Thursday, September 6, 2012


(Written on 9-3-2012)

Those of you who have traveled abroad know how spoiled we are in the U.S. with conveniences and luxuries.  I love my apartment but here’s what I don’t have that is pretty standard at home:  a clothes dryer, a dishwasher, a microwave, air conditioning (nor a fan), Wifi in the apartment, good knives, and counterspace.   And while there are two televisions in this apartment, there is no cable service included in my rent. 

Those of you who know me well and have put up with my griping about the small amount of kitchen counterspace I had in my condo….well, that space would seem luxurious here.  

Going to a supermarket here is a bit like going to a country grocery store in the U.S.  There are 3 or 4 central isles, a very small produce section on one side, a fresh meat/dairy section on the opposite wall, and deli meats/cheeses, and higher end butcher cuts of meat at the back.  Of course, all the product information is in Italian, so you just have to guess what some things are.  On my first trip there, I was able to find everything but butter.  Because there are so few brand choices here, it’s possible to miss a major item like butter.  I also couldn’t find Kleenex.  I did buy some on my second trip, and here, they are somewhat like our napkins.   

There is nothing here like a Walmart or Meijers.  There are specialty shops for everything.  Today, I wanted to buy hand lotion, so I stopped at a pharmacy.  I pantomimed what I wanted to one of the clerks, and she gave me body wash.  The clerk at the register must have overheard, because he asked me if it was hand cream I wanted, so I did walk out with the lotion.  I also wanted to buy an adaptor for my computer, so I had to find an electrical shop.  The hours of the shops are very different.  They are open from 9 or 10 to 1:15 p.m. or so.  Then they close until 5 p.m. and stay open until 9 p.m.  This is not true of all shops, but the service shops, like pharmacies, telephone stores, electrical shops, etc. seem to operate on these hours.  The shops that sell clothes and gift items items of interest to tourists are pretty much open from 10 a.m. to 9 p.m., as are most restaurants and food shops.

I stopped at the post office, and the mode of entry to the building is quite unique.  Only one person can enter at a time.  A glass door slides open and you step into a glassed in area.  The door behind you closes and then the one in front of you opens.  This is a scanning process for security purposes--they must have had someone "go postal" here, too.  Then you have to select one of four options on a kiosk, and it spits out a numbered ticket.  When you see that number appear above the station of one of the several clerks, you get served.  Of course, my limited Italian didn't help me to know what button to push and I selected the wrong option.  I got my stamps anyway from a nice clerk who took pity on me.  There were others who just ignored my obvious confusion and avoided eye contact with me.  (Some things are the same in all countries, I guess.)

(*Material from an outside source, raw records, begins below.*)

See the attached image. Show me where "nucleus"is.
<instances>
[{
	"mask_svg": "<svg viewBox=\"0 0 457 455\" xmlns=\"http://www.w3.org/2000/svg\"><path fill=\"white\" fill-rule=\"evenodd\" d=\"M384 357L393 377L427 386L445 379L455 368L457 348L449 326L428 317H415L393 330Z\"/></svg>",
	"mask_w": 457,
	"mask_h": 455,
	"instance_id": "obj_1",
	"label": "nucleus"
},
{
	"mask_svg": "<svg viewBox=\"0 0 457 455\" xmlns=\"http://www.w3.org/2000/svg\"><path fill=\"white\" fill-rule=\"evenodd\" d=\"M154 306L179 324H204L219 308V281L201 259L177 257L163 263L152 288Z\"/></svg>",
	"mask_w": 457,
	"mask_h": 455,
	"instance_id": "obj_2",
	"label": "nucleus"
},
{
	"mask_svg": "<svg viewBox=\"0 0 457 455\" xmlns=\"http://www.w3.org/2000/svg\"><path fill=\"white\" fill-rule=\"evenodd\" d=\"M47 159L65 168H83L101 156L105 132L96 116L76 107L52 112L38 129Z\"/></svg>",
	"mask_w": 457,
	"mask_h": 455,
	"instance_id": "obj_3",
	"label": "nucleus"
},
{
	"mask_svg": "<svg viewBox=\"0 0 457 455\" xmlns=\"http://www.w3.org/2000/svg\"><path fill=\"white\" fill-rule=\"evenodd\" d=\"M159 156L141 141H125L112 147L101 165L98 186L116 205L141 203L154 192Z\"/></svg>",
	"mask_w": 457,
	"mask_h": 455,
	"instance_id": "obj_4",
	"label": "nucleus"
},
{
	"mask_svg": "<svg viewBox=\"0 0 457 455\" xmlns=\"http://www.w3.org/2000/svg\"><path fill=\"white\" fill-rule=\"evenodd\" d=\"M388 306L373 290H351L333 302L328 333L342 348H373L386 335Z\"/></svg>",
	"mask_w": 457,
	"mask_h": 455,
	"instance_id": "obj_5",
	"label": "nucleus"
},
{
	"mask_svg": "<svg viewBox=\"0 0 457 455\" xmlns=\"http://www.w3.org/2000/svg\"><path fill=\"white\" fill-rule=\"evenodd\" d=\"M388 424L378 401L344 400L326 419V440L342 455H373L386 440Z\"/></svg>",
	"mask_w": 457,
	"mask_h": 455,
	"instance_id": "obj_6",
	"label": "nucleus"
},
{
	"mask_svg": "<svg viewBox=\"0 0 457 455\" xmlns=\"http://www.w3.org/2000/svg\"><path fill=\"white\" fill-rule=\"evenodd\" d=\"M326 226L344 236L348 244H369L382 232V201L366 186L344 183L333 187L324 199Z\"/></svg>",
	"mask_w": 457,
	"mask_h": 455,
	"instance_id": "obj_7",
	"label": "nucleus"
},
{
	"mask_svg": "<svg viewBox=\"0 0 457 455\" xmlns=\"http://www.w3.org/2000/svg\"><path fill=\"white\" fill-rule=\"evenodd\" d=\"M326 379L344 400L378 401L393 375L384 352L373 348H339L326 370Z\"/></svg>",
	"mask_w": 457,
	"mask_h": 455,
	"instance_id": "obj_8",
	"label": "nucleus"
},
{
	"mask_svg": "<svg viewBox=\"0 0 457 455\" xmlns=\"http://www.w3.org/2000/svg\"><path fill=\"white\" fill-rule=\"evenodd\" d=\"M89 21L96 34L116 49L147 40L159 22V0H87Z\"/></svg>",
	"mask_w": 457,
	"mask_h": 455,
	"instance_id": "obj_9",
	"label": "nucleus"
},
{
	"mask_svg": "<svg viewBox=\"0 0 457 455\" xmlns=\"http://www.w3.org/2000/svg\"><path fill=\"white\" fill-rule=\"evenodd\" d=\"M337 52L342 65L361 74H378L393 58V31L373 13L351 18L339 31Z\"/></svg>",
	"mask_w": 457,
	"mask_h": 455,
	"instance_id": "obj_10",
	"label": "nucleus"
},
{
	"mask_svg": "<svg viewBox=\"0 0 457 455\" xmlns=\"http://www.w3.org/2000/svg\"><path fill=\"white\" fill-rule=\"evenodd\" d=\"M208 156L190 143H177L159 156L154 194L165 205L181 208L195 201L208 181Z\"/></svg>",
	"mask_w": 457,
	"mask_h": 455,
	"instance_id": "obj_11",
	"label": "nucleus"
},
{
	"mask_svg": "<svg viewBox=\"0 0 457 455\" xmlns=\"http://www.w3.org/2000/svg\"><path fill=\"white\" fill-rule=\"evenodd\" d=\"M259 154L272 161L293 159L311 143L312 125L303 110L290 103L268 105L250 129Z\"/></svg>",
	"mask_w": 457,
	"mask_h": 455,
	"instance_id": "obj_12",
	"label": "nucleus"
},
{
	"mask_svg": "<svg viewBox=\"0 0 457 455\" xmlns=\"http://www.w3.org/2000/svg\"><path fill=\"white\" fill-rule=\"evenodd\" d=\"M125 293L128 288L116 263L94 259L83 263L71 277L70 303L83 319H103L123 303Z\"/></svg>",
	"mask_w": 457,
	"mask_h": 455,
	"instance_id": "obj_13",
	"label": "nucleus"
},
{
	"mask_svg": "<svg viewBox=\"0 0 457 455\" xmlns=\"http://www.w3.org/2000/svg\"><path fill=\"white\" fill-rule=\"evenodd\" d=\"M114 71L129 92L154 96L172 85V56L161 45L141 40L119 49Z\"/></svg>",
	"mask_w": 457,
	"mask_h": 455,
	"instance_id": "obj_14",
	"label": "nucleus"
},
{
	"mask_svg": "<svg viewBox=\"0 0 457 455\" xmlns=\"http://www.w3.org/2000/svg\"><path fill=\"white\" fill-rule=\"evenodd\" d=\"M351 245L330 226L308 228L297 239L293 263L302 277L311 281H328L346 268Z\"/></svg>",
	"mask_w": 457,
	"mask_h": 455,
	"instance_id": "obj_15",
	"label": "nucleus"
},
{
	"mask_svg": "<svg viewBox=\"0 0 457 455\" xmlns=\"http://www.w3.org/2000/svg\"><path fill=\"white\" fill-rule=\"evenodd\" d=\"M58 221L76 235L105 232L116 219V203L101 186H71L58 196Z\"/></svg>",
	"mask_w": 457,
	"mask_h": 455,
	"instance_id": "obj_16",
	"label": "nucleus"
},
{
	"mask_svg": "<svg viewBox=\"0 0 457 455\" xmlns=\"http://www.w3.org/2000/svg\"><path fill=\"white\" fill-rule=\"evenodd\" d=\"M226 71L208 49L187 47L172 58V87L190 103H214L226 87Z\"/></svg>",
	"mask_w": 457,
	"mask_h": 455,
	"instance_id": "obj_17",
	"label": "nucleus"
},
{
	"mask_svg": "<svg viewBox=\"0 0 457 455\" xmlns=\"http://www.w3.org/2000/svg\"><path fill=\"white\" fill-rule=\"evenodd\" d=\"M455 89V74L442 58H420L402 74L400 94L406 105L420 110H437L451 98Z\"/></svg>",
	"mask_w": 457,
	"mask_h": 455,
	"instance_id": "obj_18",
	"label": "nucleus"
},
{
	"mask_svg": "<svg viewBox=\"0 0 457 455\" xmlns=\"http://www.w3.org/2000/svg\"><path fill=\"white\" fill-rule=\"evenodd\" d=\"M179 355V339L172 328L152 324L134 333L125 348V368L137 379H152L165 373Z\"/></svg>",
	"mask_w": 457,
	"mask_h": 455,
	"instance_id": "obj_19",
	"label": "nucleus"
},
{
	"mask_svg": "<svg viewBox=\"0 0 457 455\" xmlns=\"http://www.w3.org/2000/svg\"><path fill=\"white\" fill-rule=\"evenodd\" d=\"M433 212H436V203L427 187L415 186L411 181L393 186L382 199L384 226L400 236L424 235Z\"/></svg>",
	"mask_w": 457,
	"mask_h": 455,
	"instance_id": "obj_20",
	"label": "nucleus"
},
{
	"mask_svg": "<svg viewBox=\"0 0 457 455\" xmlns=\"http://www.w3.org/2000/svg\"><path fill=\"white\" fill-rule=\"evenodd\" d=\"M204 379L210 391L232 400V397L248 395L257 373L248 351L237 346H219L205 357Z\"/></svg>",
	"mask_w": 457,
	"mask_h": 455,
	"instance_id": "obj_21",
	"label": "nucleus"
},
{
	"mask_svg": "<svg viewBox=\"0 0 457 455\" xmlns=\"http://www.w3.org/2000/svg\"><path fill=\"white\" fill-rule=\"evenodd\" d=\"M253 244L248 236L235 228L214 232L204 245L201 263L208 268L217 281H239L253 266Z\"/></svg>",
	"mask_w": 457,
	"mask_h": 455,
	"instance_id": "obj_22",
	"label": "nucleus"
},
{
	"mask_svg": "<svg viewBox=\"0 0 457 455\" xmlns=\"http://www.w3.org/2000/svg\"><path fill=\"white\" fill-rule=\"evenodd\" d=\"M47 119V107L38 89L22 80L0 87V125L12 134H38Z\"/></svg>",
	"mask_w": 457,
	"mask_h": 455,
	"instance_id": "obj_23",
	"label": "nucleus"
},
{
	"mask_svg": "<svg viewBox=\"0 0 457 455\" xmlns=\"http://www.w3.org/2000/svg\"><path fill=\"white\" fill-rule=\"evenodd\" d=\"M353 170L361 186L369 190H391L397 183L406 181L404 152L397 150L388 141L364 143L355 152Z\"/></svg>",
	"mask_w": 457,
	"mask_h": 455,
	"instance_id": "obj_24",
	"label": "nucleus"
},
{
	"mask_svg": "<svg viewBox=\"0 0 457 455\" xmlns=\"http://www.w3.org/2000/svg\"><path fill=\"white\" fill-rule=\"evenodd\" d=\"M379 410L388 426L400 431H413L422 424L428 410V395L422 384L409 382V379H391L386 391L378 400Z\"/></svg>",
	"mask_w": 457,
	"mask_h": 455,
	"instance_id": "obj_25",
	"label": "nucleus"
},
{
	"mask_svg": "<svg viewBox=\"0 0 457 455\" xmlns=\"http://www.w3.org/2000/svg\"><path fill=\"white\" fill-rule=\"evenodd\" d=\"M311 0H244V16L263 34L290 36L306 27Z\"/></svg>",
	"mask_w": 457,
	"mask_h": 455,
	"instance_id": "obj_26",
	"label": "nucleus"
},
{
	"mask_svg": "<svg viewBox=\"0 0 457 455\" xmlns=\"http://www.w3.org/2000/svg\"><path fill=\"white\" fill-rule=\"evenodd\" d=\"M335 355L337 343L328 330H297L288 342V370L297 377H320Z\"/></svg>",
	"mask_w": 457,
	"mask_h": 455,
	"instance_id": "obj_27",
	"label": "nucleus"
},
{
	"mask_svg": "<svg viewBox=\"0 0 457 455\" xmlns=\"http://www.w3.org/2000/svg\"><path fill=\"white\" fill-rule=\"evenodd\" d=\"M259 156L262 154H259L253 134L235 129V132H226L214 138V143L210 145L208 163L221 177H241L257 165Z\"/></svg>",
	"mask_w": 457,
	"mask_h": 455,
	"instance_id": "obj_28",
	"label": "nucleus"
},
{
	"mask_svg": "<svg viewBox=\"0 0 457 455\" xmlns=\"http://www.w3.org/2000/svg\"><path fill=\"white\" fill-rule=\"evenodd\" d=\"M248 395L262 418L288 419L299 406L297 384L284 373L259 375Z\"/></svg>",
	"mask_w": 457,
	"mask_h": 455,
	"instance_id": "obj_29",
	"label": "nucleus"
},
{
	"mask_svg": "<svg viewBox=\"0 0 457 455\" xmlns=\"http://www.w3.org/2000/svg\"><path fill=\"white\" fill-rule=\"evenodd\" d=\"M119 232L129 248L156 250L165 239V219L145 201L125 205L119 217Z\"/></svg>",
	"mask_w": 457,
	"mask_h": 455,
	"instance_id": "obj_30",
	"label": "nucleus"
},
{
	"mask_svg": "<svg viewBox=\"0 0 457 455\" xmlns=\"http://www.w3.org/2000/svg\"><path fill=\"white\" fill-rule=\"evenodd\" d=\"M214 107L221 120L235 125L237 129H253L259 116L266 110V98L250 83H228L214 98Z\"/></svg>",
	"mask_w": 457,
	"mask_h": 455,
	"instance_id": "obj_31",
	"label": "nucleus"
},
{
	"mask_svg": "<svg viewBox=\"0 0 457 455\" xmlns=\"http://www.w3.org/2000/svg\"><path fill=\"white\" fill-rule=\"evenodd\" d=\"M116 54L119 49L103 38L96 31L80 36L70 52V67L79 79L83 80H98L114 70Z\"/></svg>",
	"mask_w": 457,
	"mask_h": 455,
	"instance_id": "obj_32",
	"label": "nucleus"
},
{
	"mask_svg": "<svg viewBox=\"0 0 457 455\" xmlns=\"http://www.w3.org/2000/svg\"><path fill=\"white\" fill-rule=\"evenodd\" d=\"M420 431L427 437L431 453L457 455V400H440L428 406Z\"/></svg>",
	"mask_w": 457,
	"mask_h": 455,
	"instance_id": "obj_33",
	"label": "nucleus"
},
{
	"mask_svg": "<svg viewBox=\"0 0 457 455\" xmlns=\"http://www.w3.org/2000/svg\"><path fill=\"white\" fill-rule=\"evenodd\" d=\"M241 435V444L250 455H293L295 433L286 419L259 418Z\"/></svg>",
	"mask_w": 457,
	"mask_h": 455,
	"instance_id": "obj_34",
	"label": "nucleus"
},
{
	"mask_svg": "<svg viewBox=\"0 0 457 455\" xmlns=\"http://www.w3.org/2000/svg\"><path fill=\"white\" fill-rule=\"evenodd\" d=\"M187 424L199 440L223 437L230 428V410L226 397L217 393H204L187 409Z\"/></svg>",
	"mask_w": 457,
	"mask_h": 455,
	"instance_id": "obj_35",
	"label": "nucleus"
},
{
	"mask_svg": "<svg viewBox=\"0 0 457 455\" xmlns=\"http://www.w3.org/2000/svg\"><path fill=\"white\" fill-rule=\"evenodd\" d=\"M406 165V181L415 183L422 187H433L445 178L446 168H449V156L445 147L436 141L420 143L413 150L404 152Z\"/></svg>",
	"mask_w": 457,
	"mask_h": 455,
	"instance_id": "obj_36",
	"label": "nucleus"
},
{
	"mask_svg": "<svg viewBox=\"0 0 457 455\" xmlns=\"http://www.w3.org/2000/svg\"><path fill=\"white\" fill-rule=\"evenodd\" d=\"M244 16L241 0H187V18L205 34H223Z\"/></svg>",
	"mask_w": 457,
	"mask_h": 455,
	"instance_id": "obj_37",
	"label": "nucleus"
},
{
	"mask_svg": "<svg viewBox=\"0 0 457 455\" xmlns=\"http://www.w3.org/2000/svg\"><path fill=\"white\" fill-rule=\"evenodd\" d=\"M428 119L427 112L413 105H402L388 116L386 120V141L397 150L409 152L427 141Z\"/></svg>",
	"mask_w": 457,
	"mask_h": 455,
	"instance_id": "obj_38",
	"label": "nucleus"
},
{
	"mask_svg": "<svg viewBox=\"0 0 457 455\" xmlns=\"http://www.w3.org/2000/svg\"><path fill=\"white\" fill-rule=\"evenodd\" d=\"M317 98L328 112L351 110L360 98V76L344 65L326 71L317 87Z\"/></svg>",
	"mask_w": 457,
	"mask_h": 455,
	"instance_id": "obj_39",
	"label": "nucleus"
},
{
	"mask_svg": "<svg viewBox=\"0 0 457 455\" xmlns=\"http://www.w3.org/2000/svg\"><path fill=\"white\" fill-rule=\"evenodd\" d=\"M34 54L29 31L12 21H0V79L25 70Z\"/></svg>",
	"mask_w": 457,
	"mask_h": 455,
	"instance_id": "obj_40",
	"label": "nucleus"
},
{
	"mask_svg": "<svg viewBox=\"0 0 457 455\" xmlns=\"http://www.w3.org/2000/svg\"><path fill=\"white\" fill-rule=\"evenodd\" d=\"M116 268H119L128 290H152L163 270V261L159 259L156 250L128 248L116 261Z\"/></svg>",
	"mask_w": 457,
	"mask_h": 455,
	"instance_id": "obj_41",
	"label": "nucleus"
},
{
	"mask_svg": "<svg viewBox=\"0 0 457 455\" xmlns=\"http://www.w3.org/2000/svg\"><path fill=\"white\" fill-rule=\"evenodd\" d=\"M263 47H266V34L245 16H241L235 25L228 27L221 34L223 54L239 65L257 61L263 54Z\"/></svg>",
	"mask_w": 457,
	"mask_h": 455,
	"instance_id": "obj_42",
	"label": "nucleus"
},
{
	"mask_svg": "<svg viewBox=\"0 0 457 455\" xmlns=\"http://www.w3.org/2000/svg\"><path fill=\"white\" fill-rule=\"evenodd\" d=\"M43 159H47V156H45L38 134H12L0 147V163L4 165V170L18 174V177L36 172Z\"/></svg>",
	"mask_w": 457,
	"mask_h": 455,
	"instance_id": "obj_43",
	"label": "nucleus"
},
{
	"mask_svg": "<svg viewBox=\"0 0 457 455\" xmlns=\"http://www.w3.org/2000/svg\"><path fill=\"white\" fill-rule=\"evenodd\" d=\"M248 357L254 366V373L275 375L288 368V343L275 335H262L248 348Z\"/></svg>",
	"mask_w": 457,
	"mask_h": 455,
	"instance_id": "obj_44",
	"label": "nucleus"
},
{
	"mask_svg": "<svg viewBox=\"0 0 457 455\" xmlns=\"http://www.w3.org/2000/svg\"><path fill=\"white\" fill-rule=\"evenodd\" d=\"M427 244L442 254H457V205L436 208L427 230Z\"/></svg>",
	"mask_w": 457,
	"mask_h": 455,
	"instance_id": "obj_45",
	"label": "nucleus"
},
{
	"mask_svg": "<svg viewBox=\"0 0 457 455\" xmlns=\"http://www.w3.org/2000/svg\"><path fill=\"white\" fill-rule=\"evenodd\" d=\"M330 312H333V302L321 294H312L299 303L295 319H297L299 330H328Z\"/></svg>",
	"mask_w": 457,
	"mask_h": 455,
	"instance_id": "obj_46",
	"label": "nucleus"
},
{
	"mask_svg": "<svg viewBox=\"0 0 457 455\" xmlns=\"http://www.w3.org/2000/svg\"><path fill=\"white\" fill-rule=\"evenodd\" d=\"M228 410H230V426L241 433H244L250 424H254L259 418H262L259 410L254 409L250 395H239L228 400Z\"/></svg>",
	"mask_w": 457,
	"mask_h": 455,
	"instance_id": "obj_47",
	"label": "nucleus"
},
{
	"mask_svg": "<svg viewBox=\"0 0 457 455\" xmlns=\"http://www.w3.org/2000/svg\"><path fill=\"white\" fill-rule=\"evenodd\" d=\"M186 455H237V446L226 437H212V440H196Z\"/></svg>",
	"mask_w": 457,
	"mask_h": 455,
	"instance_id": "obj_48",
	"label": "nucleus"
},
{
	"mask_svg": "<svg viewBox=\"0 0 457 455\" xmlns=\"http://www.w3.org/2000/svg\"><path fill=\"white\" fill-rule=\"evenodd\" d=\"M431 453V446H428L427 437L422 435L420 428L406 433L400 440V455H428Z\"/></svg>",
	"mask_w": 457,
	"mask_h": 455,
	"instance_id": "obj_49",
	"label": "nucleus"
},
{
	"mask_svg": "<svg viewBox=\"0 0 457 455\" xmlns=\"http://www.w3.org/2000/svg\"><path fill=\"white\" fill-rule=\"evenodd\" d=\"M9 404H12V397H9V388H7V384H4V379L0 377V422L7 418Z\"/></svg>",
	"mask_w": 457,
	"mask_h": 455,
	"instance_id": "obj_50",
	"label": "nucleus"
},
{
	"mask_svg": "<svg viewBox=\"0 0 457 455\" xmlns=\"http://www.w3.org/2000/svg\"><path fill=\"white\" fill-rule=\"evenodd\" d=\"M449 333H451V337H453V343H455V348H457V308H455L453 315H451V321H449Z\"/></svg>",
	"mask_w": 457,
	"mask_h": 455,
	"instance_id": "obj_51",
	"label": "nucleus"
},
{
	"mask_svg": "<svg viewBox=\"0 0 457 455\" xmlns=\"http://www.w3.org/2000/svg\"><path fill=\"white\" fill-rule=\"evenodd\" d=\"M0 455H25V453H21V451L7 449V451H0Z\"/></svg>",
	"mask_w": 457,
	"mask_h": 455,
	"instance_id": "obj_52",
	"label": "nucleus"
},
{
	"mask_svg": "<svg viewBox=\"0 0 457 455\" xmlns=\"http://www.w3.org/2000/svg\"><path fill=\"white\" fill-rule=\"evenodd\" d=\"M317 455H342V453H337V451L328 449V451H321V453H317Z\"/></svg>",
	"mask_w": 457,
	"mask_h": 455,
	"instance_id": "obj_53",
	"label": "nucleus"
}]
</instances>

I finally found out how I can access the Internet from my apartment without signing up for a service.  Some of you may know that you can purchase a device that looks something like a memory stick and fits into a UBS port—it allows you so many megawhatevers of internet time.   The one I purchased today will be usable tomorrow, so I can start posting here more regularly.  Now I just need to figure out how to download pictures from my cell phone (believe it or not, I’m now the owner of a smart phone!) to my computer.  The instructions are in Italian—no English ones available I’m told, but can’t believe it—and my intuitive powers have never worked on electronic devices. 

Fortunately, I’m an adaptable creature and have taken all these cultural differences in stride.  I beginning to feel a little confident in my ability to navigate this town, and like the locals, I’m looking forward to the end of the busy tourist season in mid-September, so the streets aren’t so crowded.